In this podcast, I offer that the alternative to judgment is meekness. When we view ourselves, and others, and God from a place of meekness we can drop our need to control everything around us and access peace. And this is an awesome way to get power over your own emotional life.
Right now, in the midst of the coronavirus pandemic, there is a lot of judgment going around about feelings. We are judgmental of ourselves and our own feelings. And we are also very judgmental of others and their feelings. And we think for sure that we know how other people should feel.
As humans, we kind of think that there is a "right way" to feel. We think there is a right way for us to feel and that there is a right way for other people to feel.
What I want to offer you is that judging your experience and judging other people’s experiences is a painful way to live. Because the judgement you have for yourself and others is heavy. It is adding to your stress and discomfort right now. And as an option, you can set it all down.
The alternative to judgment is meekness.
What is Meekness?
Meekness is a way of viewing God and way of viewing others. So, as humans, we think things should be a certain way. We think our life should go in a certain way and we think that others should think and feel and behave in a certain way. We think we know what’s right.
When we see our life from a place of meekness, we understand that it's possible that we are wrong about all of those ideas. It’s possible that we don’t know how life should go and it’s possible that we don’t know how others should be.
We can apply meekness in three ways:
1. We can see others with meekness - When it comes to other people, being meek means that we don’t know how they should be doing it. It means we are tolerant of their thoughts and feelings. It means we are humble enough to know that we don’t know what other people should think, we don’t know what they should feel and we don’t know how they should act.
Choosing to step out of their business and instead step into our own is really the most powerful you can be because you are suddenly dealing with the things you actually have control over.
Here are some questions that can help you access meekness:
2. We can see ourselves with meekness - I want to invite you to drop your judgments about your own feelings. You are always feeling what you are feeling because of your thoughts. And all the thoughts are allowed. So many of our thoughts are just response to stimulus and motivated simply by survival. They aren’t an indictment of your character or lack of faith or deficiencies.

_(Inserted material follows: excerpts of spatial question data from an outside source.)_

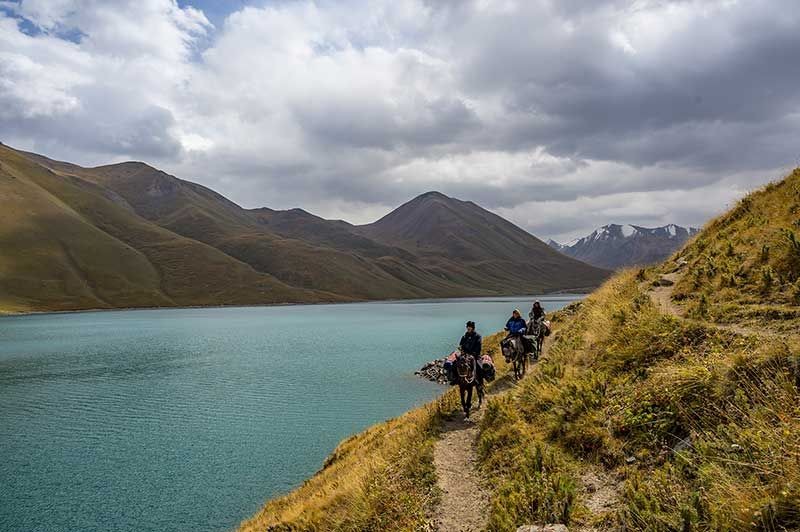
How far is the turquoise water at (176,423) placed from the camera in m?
22.0

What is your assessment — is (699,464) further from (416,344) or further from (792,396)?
(416,344)

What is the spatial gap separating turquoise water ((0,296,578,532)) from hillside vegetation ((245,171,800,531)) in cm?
716

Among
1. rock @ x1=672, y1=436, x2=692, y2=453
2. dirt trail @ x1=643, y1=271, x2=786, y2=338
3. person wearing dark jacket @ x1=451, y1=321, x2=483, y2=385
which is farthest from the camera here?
person wearing dark jacket @ x1=451, y1=321, x2=483, y2=385

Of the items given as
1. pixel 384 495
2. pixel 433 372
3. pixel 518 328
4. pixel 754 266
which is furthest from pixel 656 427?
pixel 433 372

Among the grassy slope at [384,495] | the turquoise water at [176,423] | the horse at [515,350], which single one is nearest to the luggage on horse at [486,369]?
the grassy slope at [384,495]

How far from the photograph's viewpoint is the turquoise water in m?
22.0

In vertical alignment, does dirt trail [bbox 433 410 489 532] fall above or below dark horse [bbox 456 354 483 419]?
below

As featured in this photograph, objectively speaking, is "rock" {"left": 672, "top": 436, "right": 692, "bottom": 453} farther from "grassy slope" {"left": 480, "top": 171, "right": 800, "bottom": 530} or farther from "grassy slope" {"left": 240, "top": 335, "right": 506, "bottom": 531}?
"grassy slope" {"left": 240, "top": 335, "right": 506, "bottom": 531}

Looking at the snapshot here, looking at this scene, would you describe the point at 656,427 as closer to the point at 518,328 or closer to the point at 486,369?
the point at 486,369

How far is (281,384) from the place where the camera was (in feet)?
160

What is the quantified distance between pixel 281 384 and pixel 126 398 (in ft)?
46.5

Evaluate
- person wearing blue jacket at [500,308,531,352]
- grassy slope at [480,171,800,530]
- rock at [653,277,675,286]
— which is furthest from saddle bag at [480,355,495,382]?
rock at [653,277,675,286]

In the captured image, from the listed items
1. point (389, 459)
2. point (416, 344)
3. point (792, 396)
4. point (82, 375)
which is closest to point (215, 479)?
point (389, 459)

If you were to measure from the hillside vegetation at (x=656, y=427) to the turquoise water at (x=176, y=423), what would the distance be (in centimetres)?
716
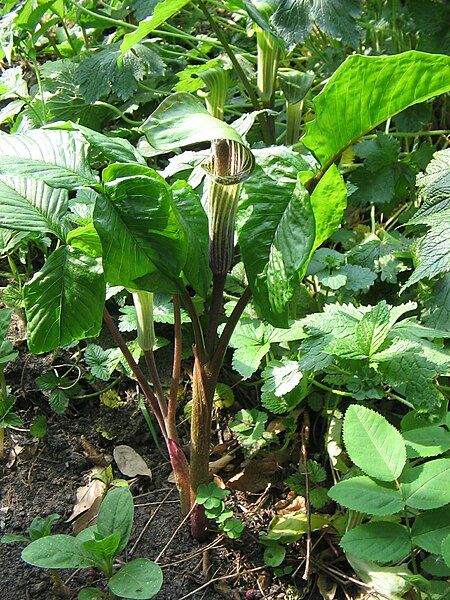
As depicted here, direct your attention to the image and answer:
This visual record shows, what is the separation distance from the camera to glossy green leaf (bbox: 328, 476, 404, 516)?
3.24 ft

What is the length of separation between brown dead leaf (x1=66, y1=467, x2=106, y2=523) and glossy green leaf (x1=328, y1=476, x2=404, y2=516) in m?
0.54

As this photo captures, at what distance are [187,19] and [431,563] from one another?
1807 millimetres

One of the best ways we can do this is through prayer. When you pray you can imagine it as your own personal coaching session with the best coach in the unverse.
When I am meek with myself, I don’t tell myself that I am doing it wrong. Because judging myself never allows me to access the divine wisdom. It never allows me to see another way of thinking about it because I’m so mad about the way I am currently thinking about it. When I can drop my judgment of me and instead be meek, and just honestly say out loud what I am feeling and what I am thinking, then I can access a different way of thinking about it.

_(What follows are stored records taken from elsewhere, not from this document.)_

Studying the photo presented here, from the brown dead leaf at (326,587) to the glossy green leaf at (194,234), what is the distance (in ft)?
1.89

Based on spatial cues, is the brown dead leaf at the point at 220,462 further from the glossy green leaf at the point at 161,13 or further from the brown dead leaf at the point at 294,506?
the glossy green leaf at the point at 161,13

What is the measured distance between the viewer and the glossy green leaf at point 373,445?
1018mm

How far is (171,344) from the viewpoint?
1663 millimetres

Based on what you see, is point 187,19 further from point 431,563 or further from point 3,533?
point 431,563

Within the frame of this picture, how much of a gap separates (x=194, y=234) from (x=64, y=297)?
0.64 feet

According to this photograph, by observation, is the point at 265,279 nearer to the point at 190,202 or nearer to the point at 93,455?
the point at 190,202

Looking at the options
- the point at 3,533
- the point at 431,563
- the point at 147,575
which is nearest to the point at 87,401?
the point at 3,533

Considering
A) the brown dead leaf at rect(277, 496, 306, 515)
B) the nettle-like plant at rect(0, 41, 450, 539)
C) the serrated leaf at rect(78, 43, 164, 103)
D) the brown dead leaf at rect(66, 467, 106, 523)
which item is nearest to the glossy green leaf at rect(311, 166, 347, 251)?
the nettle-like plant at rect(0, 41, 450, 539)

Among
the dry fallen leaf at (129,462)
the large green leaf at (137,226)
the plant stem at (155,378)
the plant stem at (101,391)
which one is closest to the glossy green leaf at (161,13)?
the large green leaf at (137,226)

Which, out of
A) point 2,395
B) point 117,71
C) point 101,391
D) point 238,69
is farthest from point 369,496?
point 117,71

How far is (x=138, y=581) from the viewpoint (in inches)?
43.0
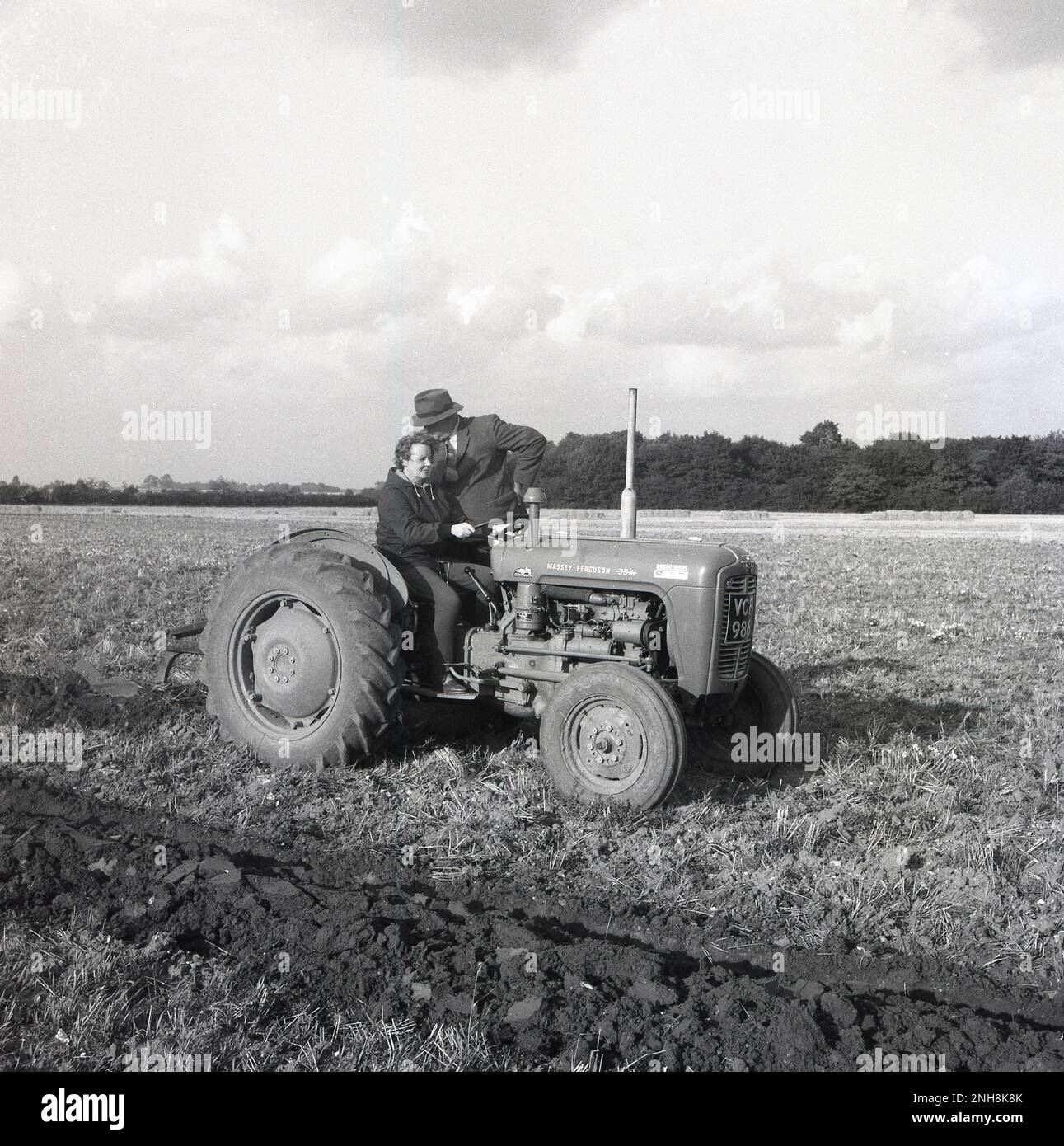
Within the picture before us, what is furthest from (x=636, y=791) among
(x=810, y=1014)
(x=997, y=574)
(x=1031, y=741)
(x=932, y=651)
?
(x=997, y=574)

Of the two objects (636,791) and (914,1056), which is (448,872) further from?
(914,1056)

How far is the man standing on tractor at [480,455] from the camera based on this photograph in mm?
6000

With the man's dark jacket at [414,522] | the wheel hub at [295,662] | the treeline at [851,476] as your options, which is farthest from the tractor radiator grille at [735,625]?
the treeline at [851,476]

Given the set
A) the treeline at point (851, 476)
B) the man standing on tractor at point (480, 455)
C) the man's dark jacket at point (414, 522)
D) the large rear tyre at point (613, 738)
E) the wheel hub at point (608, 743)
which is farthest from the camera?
the treeline at point (851, 476)

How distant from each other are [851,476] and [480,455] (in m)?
40.0

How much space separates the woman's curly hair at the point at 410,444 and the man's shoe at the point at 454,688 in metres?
1.20

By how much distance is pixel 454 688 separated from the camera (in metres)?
5.64

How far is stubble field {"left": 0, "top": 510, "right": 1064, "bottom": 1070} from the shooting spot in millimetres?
2979

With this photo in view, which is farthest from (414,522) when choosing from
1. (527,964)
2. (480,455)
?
(527,964)

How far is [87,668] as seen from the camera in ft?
24.0

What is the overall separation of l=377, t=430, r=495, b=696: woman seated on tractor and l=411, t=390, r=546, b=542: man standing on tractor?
15 cm

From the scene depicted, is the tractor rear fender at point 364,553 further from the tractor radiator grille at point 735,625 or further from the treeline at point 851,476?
the treeline at point 851,476

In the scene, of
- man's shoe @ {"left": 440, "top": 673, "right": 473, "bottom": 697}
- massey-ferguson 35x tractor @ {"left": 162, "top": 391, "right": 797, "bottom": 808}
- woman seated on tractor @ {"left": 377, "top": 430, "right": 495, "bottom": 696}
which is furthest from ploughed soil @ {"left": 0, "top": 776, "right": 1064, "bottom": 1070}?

3. We can view God with meekness - As humans, really at any time when things don’t go the way we think they should, we have can have a tendency to judge God and to wonder if this really is the best plan.

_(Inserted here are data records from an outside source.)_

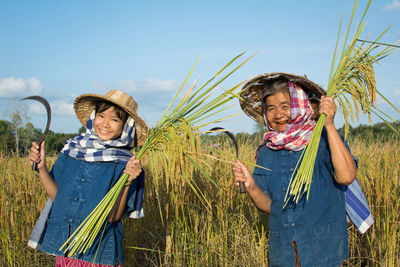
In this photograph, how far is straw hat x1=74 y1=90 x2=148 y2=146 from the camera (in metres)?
2.26

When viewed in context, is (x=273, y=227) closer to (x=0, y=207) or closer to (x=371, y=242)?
(x=371, y=242)

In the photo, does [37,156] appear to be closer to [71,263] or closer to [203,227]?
[71,263]

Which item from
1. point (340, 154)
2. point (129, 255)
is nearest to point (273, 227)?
point (340, 154)

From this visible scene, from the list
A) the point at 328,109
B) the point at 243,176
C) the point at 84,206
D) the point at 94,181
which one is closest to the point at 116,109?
the point at 94,181

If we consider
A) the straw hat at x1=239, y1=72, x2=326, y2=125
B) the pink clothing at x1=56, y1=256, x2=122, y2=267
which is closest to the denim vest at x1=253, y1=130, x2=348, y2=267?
the straw hat at x1=239, y1=72, x2=326, y2=125

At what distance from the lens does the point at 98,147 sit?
225 cm

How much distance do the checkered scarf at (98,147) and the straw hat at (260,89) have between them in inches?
33.7

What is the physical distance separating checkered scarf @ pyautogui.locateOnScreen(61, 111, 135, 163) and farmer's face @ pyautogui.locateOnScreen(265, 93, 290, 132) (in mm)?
973

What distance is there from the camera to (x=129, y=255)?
3.16m

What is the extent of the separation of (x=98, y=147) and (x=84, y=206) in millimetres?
395

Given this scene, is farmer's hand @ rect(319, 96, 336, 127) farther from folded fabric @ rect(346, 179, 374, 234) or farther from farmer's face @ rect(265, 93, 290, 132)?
folded fabric @ rect(346, 179, 374, 234)

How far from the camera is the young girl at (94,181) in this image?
7.07 ft

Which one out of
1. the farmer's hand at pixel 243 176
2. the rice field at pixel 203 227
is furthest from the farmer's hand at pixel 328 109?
the rice field at pixel 203 227

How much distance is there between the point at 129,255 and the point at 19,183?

There is no power in thinking it has all gone wrong. There is no solace in thinking that all of this could have or should have been prevented.
The power of meekness is to acknowledge that we don’t know and we never know how it's supposed to go. But someone else does. And can you put down your judgment even in subtle ways (even in wishing it was different ways) and accept that all of it is God’s business and he knows what he’s doing.
When we want to control everything—ourselves, others, even God’s plan—we are at our most powerless. Because we have trapped ourselves into feeling judgment for others, for ourselves, and for God. And we are the ones that have to feel that judgment. We can’t access peace when we are in a fight with what is not ours to control in the first place.
What is available to each of us to set down all the heaviness that comes with all that judgement and access meekness by not wanting to change how other people think and feel, using the power of prayer to reveal your own thinking and change your thoughts to feel better, and by believing that the right person is in charge of all of it now and always.